A forma pragmática em que a nova liderança chinesa está se relacionando com os
diferentes países nessas regiões é muito especial. Não questiona direitos
humanos nem liberdades fundamentais (como faz, por exemplo, com o ditador do
Sudão, com os generais da Birmânia, com os sucessores dos irmãos Castro em Cuba
ou com o líder de plantão da “Revolução Bolivariana”, Nicolás Maduro, em
Caracas). Interessa a Pequim que as relações econômicas andem bem. De forma
indireta, via pragmatismo comercial, os chineses terminam reforçando os regimes
de patrimonialismo tribal na África, de estalinismo atômico na Coréia do Norte,
de patrimonialismo macunaímico e populista na América Latina, de terrorismo
fundamentalista dos Aiatolás, no Irã. Os Mandarins vêm com bons olhos os
problemas que esses países causam à diplomacia europeia e norte-americana. É
uma forma indireta de ver reforçado o seu poder no cenário internacional. Só
não toleram, e aniquilam, qualquer intento de patrimonialismo islâmico no seu
próprio território, como fizeram com os revoltosos da província de Xianjiang em
2007 e 2008. Os chineses cultivam ousadas iniciativas no terreno da cultura,
hoje, por exemplo, investindo pesadamente em Hollywood, de forma a explorar as “contradições
do Ocidente” em torno à impossibilidade da prática da democracia liberal.
4
– Reforço à presença militar chinesa em potências emergentes e em países do
terceiro mundo. Essa
estratégia inclui venda de armas e visitas de oficiais latino-americanos à
China. A propósito, o estudioso Loro Horta informa: “Desde 2000, a China
emprega uma estratégia diplomática paciente e de amplo escopo em relação à
América Latina. A nova ofensiva sedutora do Exército de Libertação Popular
(ELP) vem se consolidando de forma gradual, numa posição segura. As
iniciativas, além da venda de armas, permitem cada vez mais ao ELP criar uma
base para a cooperação militar de longo prazo, num futuro não muito distante”

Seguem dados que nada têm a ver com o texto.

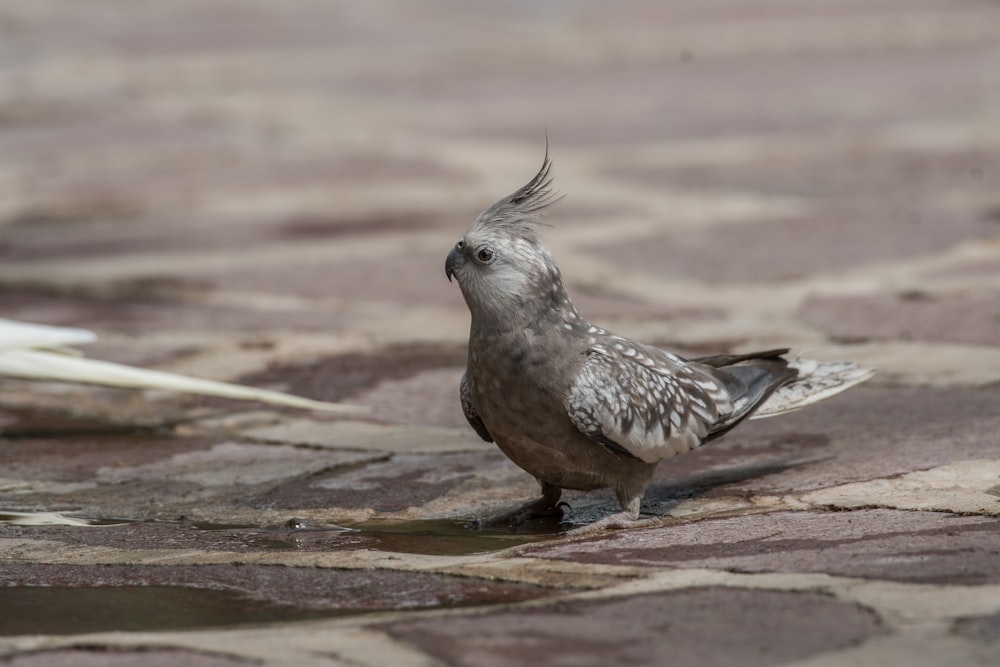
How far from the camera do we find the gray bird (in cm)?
400

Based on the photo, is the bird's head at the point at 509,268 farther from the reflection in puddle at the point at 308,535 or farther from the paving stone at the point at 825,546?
the paving stone at the point at 825,546

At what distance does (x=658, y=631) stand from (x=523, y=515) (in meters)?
1.32

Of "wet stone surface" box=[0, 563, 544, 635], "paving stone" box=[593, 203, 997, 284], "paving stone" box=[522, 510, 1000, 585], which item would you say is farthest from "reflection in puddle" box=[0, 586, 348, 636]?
"paving stone" box=[593, 203, 997, 284]

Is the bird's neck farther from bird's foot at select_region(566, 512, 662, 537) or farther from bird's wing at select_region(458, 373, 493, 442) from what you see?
bird's foot at select_region(566, 512, 662, 537)

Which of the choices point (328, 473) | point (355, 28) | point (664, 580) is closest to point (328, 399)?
point (328, 473)

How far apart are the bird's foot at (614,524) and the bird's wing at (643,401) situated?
175 millimetres

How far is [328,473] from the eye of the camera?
14.6 ft

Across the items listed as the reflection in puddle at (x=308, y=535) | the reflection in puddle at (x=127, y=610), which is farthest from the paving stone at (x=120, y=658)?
the reflection in puddle at (x=308, y=535)

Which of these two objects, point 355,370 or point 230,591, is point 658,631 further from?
point 355,370

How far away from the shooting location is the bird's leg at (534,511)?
13.0 ft

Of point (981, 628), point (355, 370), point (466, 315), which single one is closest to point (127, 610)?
point (981, 628)

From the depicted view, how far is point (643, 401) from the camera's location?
4.09 m

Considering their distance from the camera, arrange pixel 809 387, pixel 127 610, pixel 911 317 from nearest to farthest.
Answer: pixel 127 610 < pixel 809 387 < pixel 911 317

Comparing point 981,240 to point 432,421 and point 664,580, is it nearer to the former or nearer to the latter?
point 432,421
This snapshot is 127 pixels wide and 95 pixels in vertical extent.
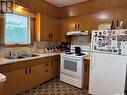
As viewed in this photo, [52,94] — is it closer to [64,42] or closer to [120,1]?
[64,42]

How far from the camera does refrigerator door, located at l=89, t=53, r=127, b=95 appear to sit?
2146 millimetres

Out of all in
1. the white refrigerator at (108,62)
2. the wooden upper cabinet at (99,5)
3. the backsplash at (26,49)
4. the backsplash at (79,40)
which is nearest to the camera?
the white refrigerator at (108,62)

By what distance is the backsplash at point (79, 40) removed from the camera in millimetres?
3648

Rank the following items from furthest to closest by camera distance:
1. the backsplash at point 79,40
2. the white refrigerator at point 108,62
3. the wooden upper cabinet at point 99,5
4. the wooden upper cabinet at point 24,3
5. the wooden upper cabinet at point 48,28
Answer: the backsplash at point 79,40 < the wooden upper cabinet at point 48,28 < the wooden upper cabinet at point 99,5 < the wooden upper cabinet at point 24,3 < the white refrigerator at point 108,62

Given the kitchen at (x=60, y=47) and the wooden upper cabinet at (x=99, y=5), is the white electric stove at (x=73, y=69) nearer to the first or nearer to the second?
the kitchen at (x=60, y=47)

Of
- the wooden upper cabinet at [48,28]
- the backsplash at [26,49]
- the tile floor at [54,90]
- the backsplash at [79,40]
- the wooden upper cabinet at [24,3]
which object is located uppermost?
the wooden upper cabinet at [24,3]

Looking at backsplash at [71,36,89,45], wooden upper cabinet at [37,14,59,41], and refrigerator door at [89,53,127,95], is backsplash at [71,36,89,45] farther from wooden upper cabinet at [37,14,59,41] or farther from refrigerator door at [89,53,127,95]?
refrigerator door at [89,53,127,95]

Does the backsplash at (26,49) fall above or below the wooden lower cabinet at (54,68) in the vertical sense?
above

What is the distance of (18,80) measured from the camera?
8.39ft

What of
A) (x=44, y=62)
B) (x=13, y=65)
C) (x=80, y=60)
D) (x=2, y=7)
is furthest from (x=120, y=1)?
(x=13, y=65)

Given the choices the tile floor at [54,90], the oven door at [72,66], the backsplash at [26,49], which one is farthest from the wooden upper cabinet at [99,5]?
Result: the tile floor at [54,90]

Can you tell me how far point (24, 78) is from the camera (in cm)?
269

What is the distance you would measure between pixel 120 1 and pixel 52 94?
282 centimetres

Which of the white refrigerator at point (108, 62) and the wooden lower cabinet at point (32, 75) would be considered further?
the wooden lower cabinet at point (32, 75)
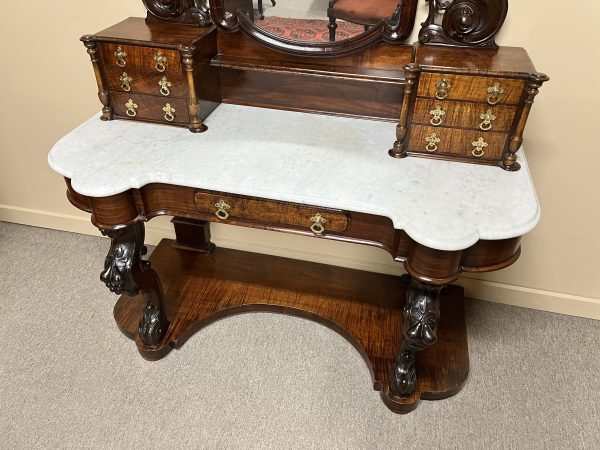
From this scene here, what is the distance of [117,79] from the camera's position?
5.10 feet

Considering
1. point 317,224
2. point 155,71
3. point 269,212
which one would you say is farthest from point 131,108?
point 317,224

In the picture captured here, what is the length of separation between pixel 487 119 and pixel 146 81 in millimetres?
1055

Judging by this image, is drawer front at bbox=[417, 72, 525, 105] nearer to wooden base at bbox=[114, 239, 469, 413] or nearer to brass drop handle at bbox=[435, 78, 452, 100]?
brass drop handle at bbox=[435, 78, 452, 100]

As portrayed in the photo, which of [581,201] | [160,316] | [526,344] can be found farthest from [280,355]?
[581,201]

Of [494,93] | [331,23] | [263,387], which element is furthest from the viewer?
[263,387]

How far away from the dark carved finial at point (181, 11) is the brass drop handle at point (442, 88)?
80 centimetres

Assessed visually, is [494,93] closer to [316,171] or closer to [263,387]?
[316,171]

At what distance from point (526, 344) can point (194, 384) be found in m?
1.36

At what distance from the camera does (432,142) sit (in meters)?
1.43

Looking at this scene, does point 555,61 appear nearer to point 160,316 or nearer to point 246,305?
point 246,305

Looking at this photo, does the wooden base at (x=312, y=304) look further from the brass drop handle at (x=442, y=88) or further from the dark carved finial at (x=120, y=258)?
the brass drop handle at (x=442, y=88)

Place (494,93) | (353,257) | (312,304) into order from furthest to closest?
(353,257) → (312,304) → (494,93)

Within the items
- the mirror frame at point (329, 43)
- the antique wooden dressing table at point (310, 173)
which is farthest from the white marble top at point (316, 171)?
the mirror frame at point (329, 43)

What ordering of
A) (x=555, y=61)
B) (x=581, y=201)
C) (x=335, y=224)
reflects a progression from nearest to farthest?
(x=335, y=224)
(x=555, y=61)
(x=581, y=201)
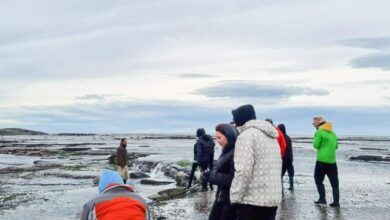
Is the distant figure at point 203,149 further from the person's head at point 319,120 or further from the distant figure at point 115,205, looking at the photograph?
the distant figure at point 115,205

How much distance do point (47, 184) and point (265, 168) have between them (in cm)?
2055

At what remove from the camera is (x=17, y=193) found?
2077cm

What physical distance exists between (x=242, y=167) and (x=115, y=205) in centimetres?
188

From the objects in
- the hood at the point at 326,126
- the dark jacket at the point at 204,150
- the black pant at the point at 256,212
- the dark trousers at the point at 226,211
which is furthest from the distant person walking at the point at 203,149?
the black pant at the point at 256,212

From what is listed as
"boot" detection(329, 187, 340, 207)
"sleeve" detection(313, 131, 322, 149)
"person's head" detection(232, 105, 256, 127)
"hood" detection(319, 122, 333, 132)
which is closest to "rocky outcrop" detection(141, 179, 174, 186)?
"boot" detection(329, 187, 340, 207)

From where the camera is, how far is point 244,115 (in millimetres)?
6637

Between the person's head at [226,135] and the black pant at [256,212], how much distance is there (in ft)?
3.26

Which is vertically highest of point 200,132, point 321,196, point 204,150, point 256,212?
point 200,132

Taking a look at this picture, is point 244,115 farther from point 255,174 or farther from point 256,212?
point 256,212

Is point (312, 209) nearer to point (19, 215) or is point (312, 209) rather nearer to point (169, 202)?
point (169, 202)

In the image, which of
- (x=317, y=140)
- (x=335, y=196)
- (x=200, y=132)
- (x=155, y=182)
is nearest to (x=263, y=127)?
(x=317, y=140)

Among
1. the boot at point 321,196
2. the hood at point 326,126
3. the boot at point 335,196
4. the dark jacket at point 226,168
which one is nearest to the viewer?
the dark jacket at point 226,168

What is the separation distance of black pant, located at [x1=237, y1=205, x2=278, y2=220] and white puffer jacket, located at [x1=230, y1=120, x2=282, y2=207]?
0.08 metres

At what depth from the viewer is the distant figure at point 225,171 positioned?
22.5ft
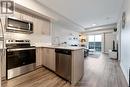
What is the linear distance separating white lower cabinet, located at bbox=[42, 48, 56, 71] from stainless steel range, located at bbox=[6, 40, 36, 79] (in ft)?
1.53

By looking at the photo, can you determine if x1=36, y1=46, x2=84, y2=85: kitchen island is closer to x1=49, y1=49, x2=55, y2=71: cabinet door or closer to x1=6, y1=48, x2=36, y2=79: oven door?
x1=49, y1=49, x2=55, y2=71: cabinet door

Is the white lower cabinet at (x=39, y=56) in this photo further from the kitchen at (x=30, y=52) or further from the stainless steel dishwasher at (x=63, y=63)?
the stainless steel dishwasher at (x=63, y=63)

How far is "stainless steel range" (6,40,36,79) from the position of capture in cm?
277

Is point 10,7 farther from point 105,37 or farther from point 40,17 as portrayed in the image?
point 105,37

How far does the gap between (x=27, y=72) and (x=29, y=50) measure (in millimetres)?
775

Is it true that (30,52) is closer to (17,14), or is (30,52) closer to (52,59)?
(52,59)

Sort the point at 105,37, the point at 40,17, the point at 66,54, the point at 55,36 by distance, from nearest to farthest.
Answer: the point at 66,54 → the point at 40,17 → the point at 55,36 → the point at 105,37

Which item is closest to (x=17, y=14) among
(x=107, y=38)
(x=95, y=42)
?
(x=107, y=38)

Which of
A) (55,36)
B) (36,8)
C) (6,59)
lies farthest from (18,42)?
(55,36)

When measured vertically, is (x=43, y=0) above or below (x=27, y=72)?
above

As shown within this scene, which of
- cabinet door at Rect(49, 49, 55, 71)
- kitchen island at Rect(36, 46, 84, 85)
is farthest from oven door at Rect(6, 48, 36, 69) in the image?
cabinet door at Rect(49, 49, 55, 71)

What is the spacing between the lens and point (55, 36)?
6074mm

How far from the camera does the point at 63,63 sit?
2.78 metres

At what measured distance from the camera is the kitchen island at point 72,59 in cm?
250
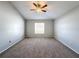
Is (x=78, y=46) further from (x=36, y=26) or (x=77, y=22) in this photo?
(x=36, y=26)

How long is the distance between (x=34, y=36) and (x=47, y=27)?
170 cm

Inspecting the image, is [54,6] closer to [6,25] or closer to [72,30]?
[72,30]

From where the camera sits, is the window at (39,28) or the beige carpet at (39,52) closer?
the beige carpet at (39,52)

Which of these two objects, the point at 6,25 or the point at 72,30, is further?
the point at 72,30

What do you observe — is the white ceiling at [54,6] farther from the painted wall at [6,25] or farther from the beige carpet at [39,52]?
the beige carpet at [39,52]

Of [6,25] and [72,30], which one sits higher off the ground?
[6,25]

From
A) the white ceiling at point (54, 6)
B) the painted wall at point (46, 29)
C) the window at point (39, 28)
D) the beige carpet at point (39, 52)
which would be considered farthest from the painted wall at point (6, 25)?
the window at point (39, 28)

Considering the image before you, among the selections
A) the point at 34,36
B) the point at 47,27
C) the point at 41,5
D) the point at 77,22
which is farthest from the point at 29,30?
the point at 77,22

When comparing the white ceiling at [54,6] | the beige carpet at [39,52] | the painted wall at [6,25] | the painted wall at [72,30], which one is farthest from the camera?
the white ceiling at [54,6]

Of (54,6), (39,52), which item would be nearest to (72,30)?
(54,6)

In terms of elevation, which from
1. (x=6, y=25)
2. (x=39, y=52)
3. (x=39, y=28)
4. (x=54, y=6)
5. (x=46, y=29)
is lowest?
(x=39, y=52)

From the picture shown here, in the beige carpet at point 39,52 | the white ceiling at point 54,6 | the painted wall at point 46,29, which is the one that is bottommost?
the beige carpet at point 39,52

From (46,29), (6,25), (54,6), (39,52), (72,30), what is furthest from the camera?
(46,29)

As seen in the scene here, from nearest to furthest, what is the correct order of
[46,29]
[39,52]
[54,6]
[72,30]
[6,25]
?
[39,52]
[6,25]
[72,30]
[54,6]
[46,29]
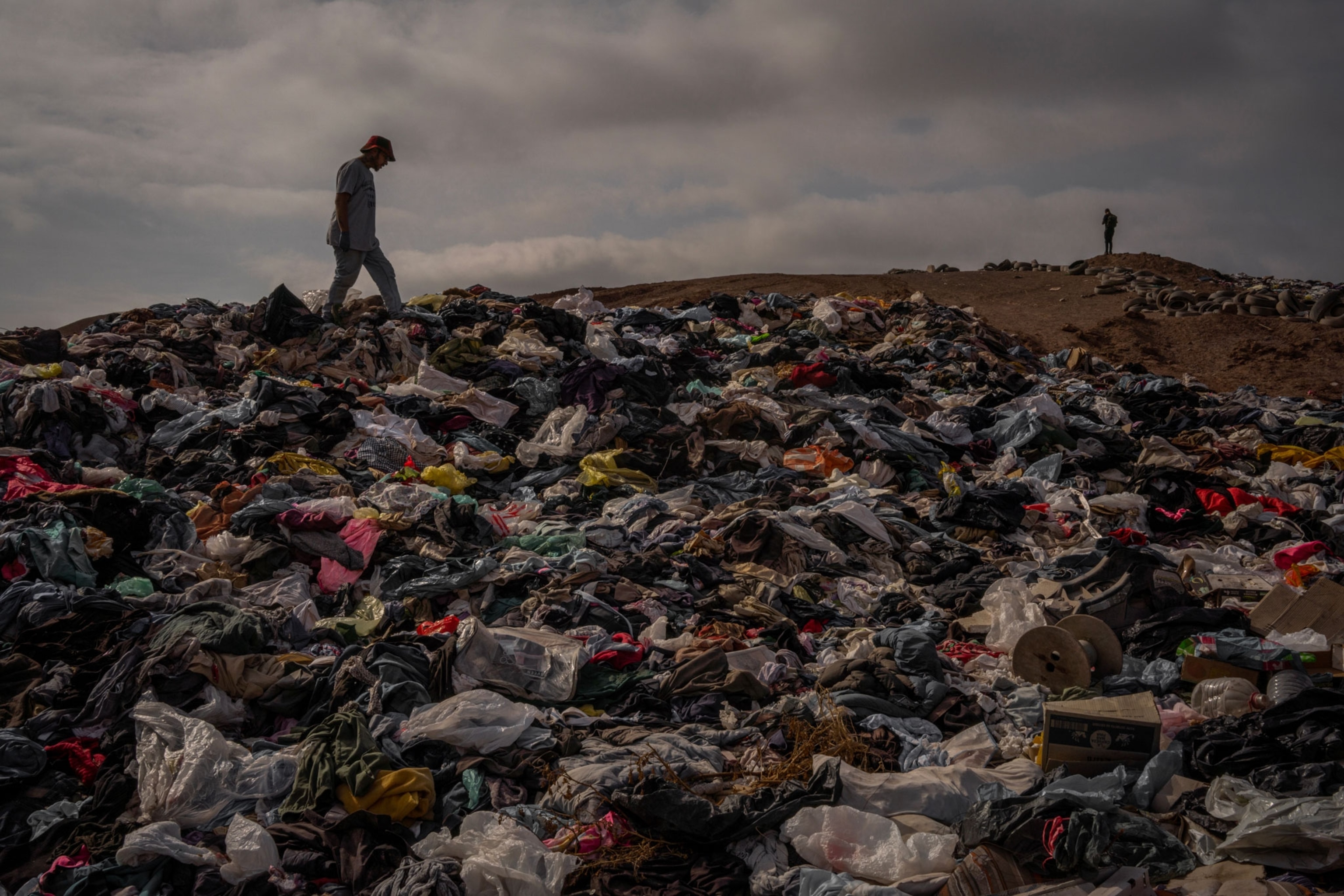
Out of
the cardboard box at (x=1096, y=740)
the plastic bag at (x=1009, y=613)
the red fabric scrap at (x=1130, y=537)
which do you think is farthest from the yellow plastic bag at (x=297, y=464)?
the red fabric scrap at (x=1130, y=537)

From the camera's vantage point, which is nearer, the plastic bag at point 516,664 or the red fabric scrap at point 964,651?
the plastic bag at point 516,664

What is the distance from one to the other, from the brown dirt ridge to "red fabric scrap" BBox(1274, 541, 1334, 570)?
7316mm

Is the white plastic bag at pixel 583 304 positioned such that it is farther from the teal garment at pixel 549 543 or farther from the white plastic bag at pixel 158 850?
the white plastic bag at pixel 158 850

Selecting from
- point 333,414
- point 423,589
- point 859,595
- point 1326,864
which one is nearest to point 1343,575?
point 859,595

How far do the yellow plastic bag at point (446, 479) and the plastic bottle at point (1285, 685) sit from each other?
5.12m

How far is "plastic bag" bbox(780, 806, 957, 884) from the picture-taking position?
2918 mm

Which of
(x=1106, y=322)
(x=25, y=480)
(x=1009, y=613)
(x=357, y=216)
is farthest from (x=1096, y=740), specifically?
(x=1106, y=322)

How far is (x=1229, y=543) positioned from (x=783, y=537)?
3323 mm

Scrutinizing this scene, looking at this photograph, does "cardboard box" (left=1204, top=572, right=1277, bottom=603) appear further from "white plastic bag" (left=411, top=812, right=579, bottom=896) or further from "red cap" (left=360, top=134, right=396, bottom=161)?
"red cap" (left=360, top=134, right=396, bottom=161)

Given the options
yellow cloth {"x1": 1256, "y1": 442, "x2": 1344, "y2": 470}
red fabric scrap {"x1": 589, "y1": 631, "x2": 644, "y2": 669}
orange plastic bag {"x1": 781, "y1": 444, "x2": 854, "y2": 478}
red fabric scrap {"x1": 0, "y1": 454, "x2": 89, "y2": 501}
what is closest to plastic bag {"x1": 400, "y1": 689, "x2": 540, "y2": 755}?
red fabric scrap {"x1": 589, "y1": 631, "x2": 644, "y2": 669}

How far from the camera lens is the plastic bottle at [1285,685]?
3.91 m

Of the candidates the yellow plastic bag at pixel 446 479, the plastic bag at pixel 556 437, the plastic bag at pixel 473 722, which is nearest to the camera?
the plastic bag at pixel 473 722

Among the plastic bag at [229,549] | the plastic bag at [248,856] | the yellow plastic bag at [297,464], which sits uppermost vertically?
the yellow plastic bag at [297,464]

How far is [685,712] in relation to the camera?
160 inches
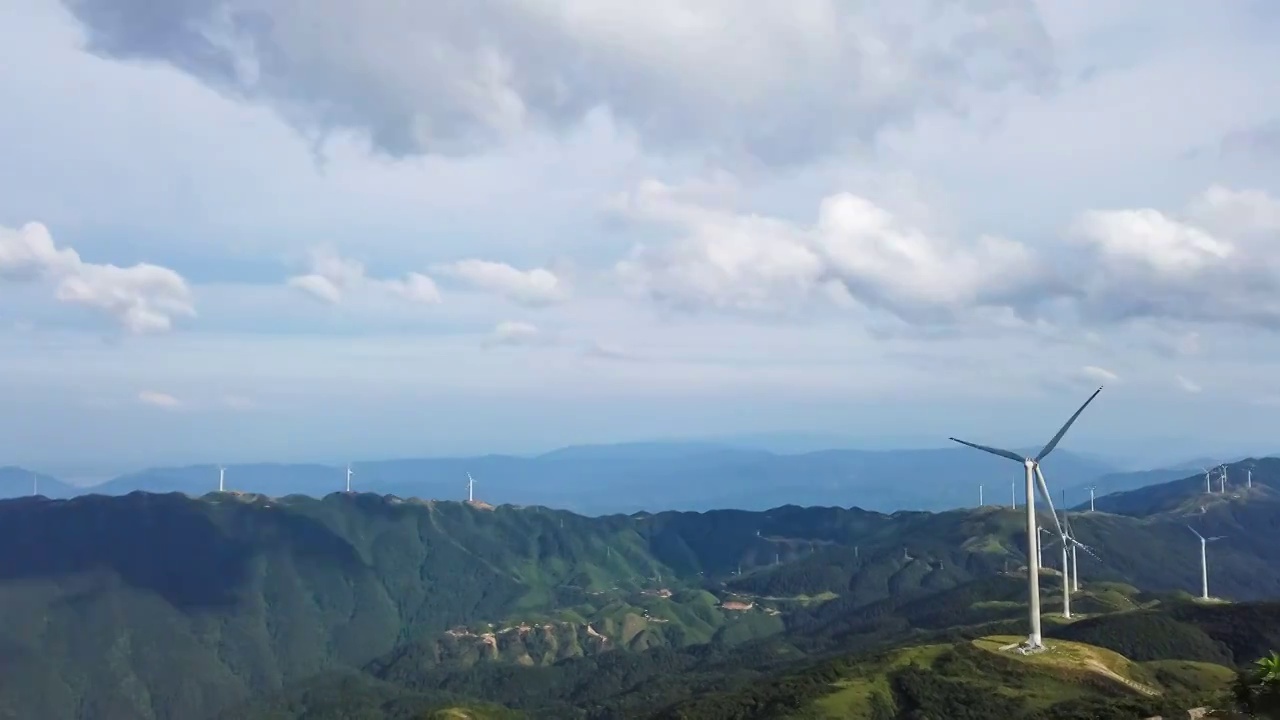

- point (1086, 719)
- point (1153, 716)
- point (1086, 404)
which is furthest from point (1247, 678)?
point (1086, 404)

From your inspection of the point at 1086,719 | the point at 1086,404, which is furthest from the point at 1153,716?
the point at 1086,404

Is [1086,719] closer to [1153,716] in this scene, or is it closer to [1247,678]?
[1153,716]

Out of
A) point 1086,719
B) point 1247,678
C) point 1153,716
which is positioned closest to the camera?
point 1247,678

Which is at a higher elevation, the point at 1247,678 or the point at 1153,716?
the point at 1247,678

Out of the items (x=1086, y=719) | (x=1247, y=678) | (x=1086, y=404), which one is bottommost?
(x=1086, y=719)

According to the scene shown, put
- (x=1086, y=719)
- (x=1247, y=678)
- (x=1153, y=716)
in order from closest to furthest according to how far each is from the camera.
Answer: (x=1247, y=678), (x=1153, y=716), (x=1086, y=719)

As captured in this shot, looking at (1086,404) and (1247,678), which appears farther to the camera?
(1086,404)

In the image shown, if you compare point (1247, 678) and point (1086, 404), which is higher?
point (1086, 404)

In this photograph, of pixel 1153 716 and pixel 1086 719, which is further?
pixel 1086 719
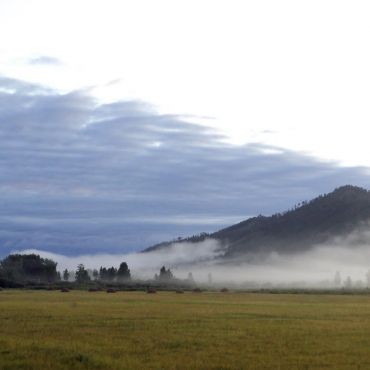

[Horta, Military Review, 2009: 30]. Nos últimos anos, formaram-se
em academias militares chinesas mais de 100 oficiais representantes das três
forças de 12 países latino-americanos. Esses números tendem a aumentar e a
tornar cada vez mais forte a presença militar chinesa no subcontinente
latino-americano. É o fenômeno que os estudiosos chamam de “diplomacia militar
da China”.
5
– Modelo estatal de financiamento da pesquisa. Aqui radica um dos gargalos para
o regime de Pequim alcançar os Estados Unidos. No sistema americano, o próprio
Estado estimula as indústrias privadas a realizarem trabalhos de pesquisa nas
áreas mais sensíveis para o desenvolvimento tecnológico do país. Mas a pesquisa
é financiada apenas em parte pelo setor público. Compete à iniciativa privada
desenvolver os trabalhos, a fim de manter a competitividade em face das
exigências do Estado. A iniciativa privada, estimulada, arca com o ônus da pesquisa.
Na China, o financiamento é inteiramente estatal. Conseguirá o regime de Pequim
desenvolver o volume de pesquisas em alta tecnologia que o país precisa para
superar aos seus competidores ocidentais, notadamente os Estados Unidos?
Conseguirão os chineses criar e manter, por longo tempo, um regime adequado de
liberdade intelectual, sem o qual as pesquisas não avançam? Por enquanto, em
áreas muito sensíveis, ainda eles dependem da tecnologia ocidental.